*About this exercise:* Could you filter the records below down to the lines that include the word "trap"?

*Listed records:*
================

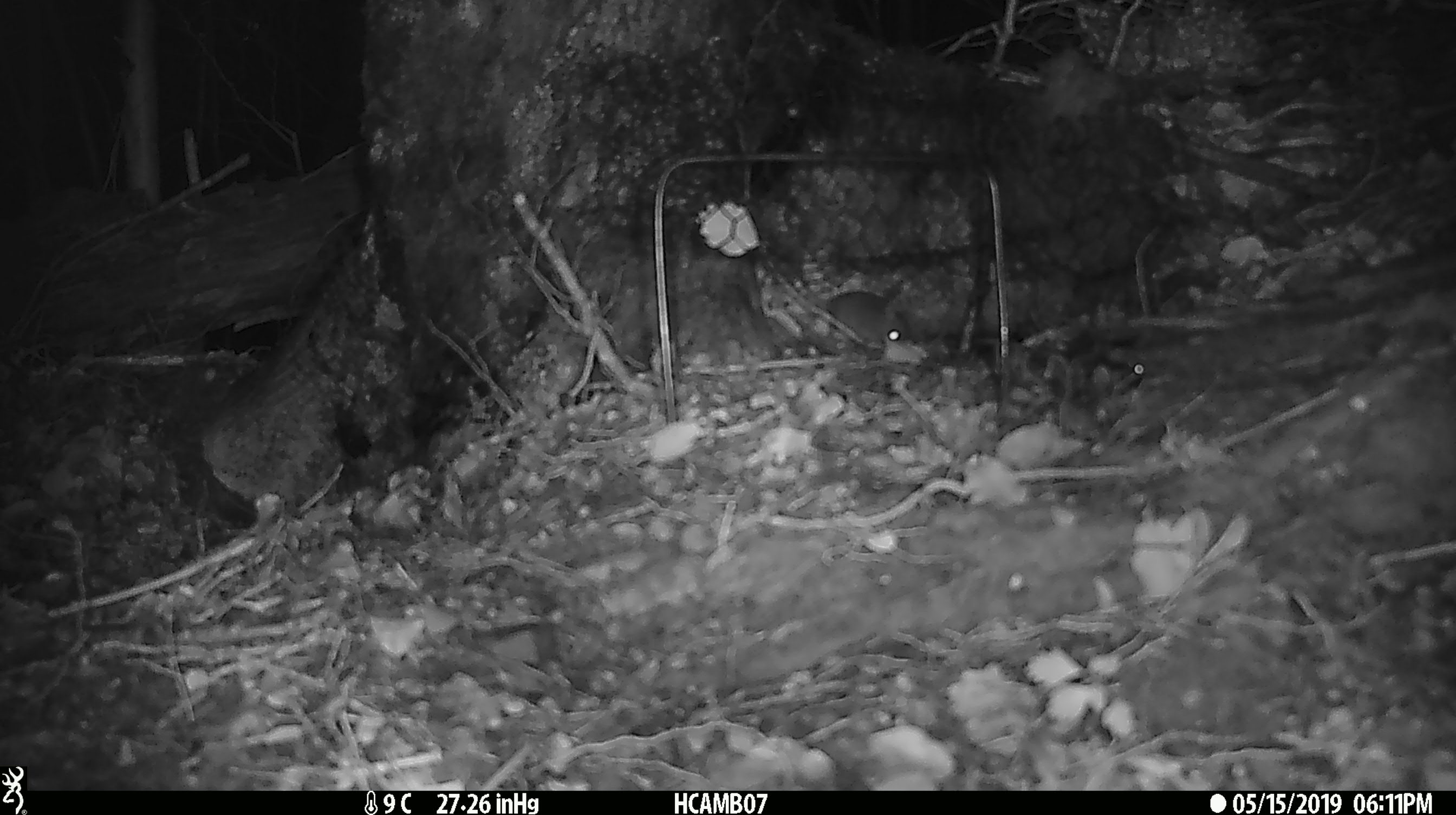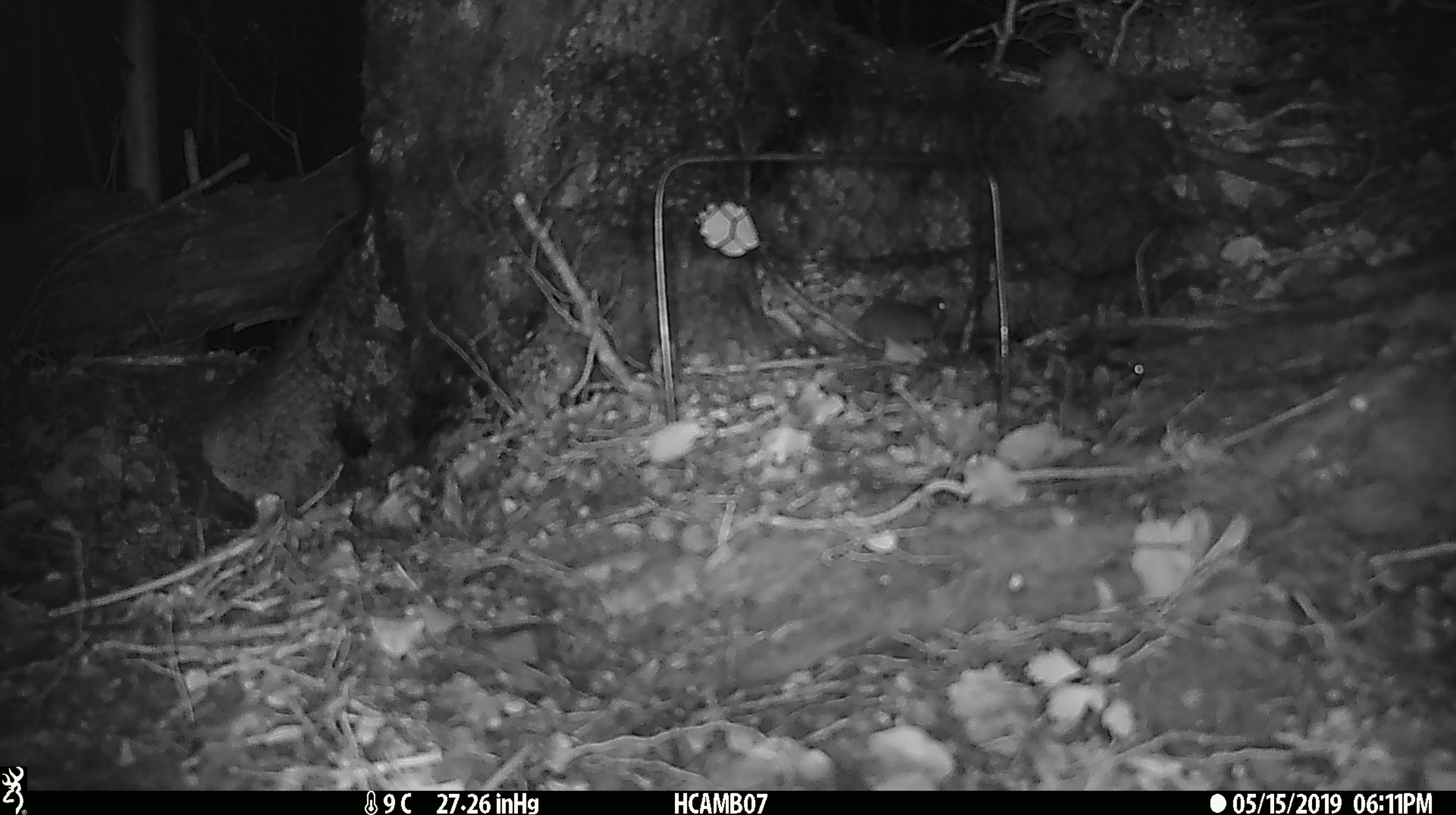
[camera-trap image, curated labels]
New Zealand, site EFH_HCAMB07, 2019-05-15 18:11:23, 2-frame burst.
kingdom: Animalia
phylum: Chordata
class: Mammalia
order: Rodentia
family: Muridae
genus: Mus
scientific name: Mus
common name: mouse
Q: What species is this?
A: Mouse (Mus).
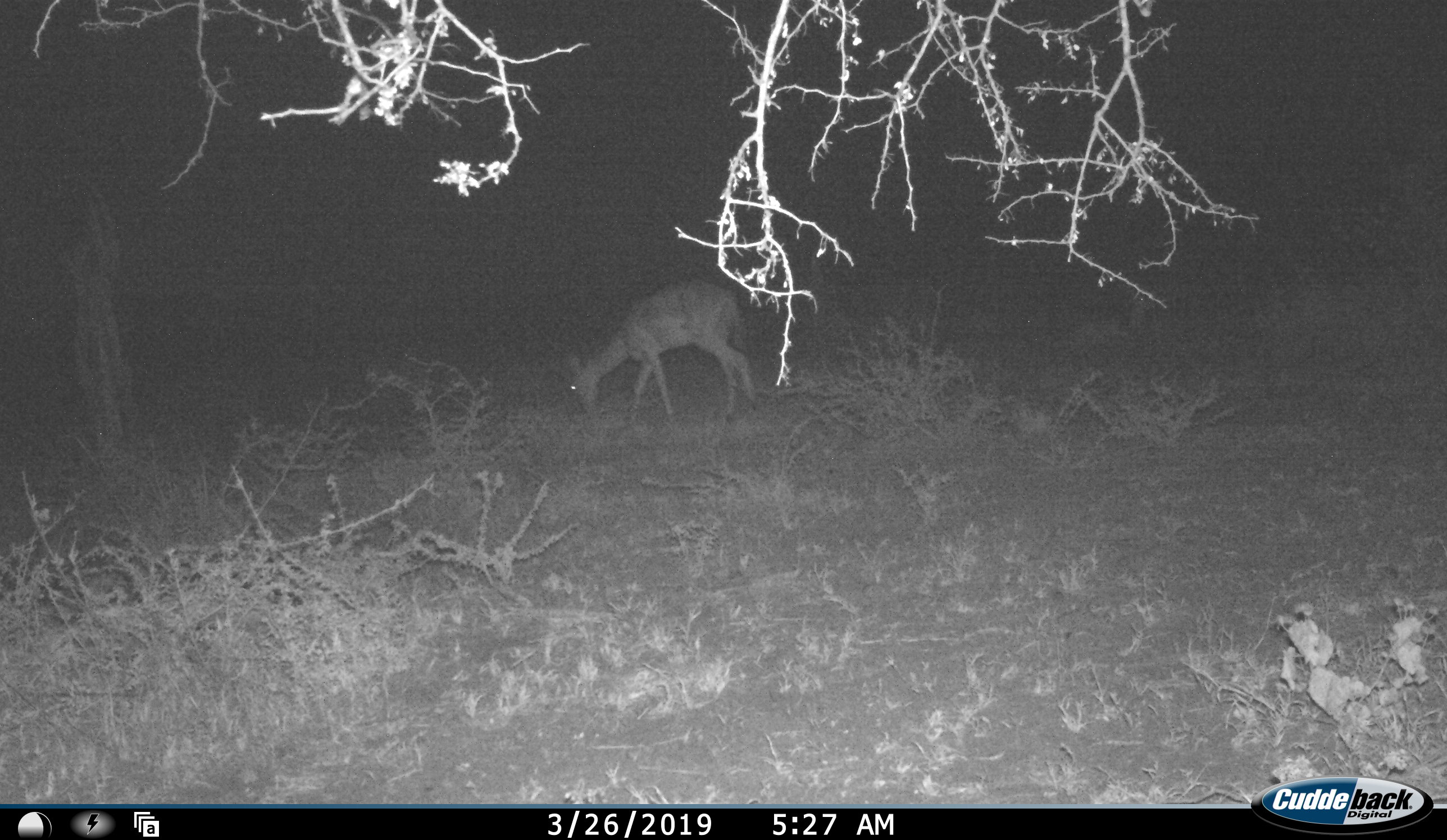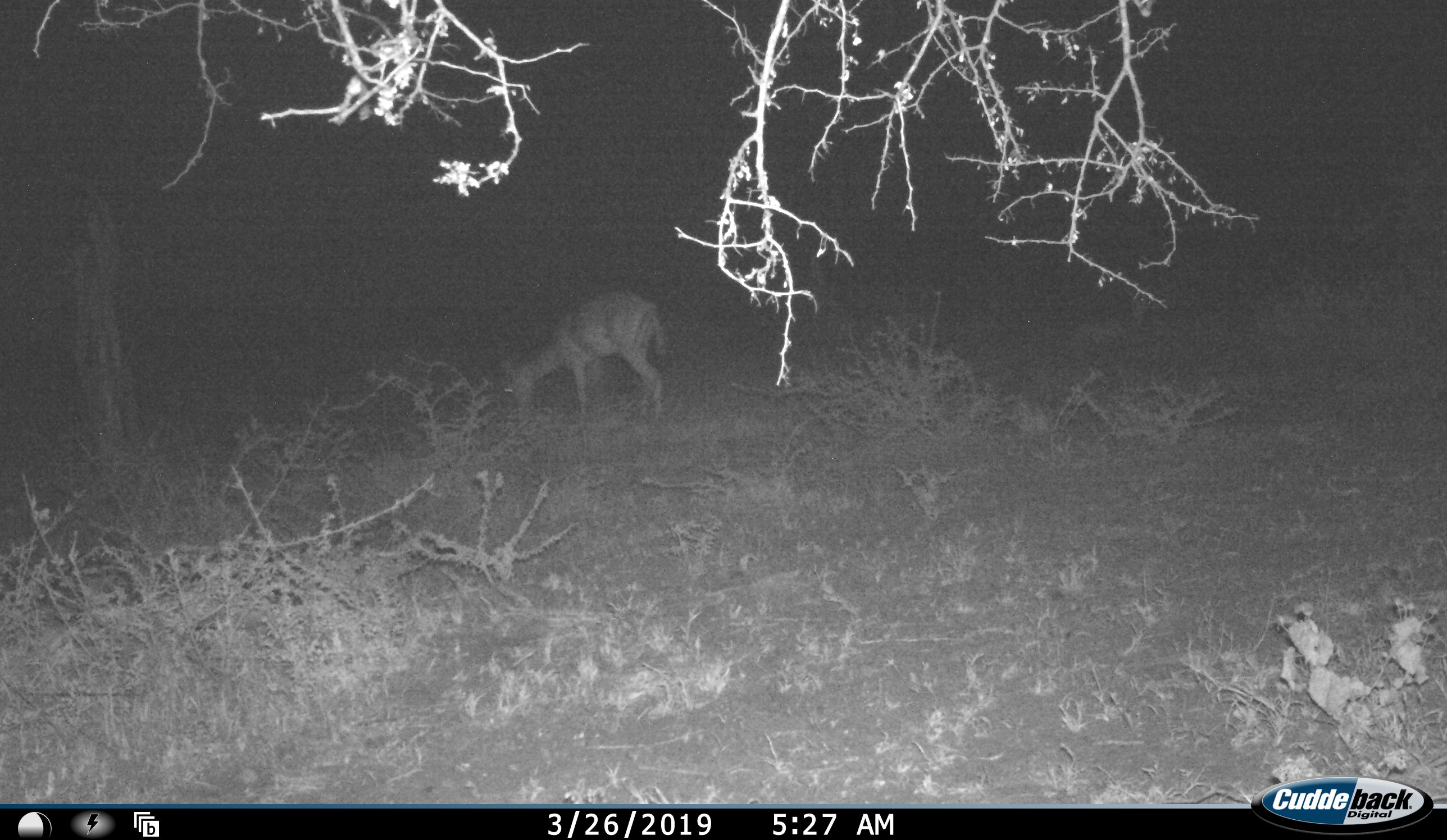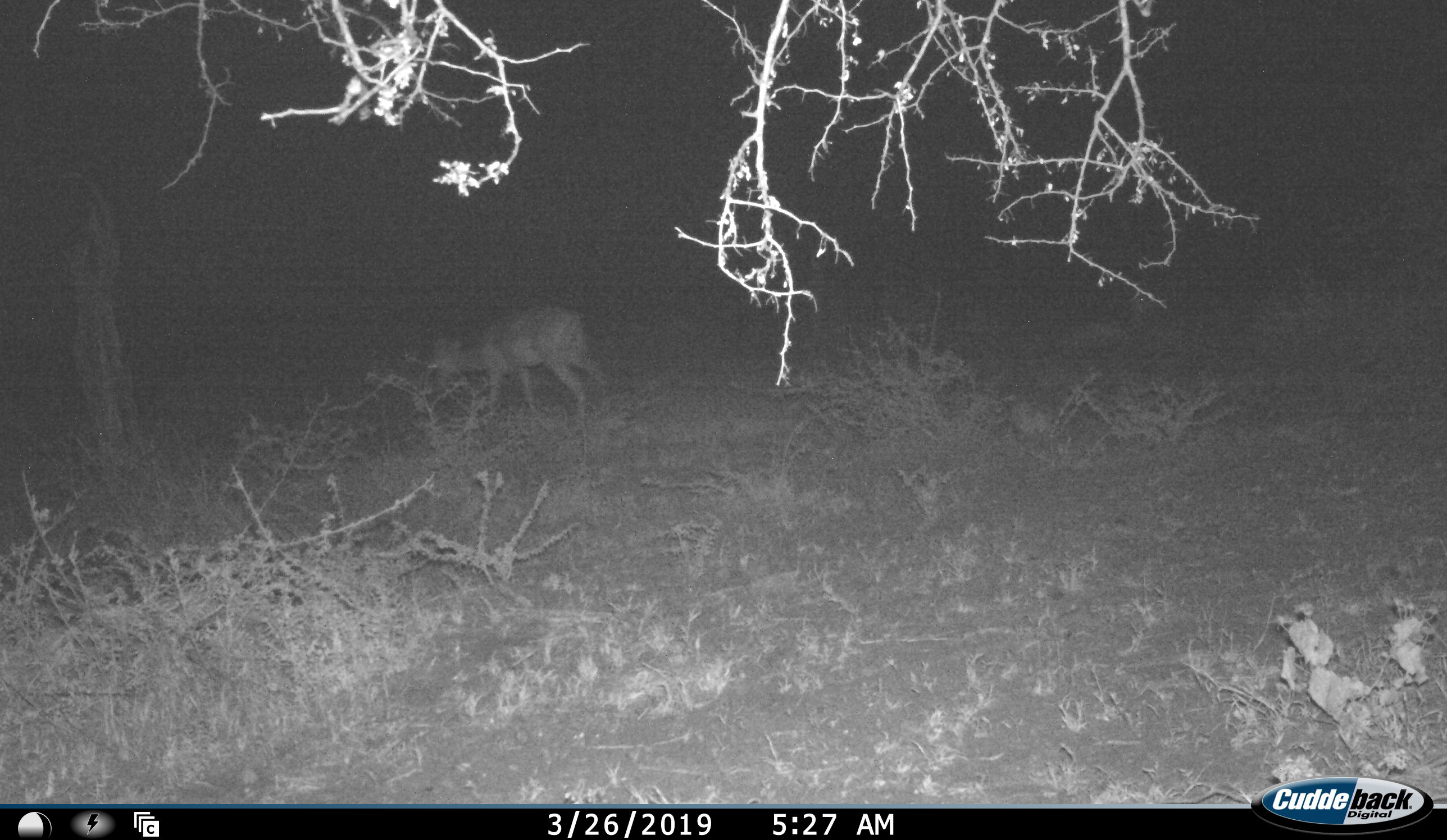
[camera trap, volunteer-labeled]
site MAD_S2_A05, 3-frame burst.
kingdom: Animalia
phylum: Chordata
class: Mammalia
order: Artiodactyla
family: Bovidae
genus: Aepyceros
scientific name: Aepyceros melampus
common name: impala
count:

================

*Solution to this task:*
[camera-trap image, curated labels]
[camera trap, volunteer-labeled]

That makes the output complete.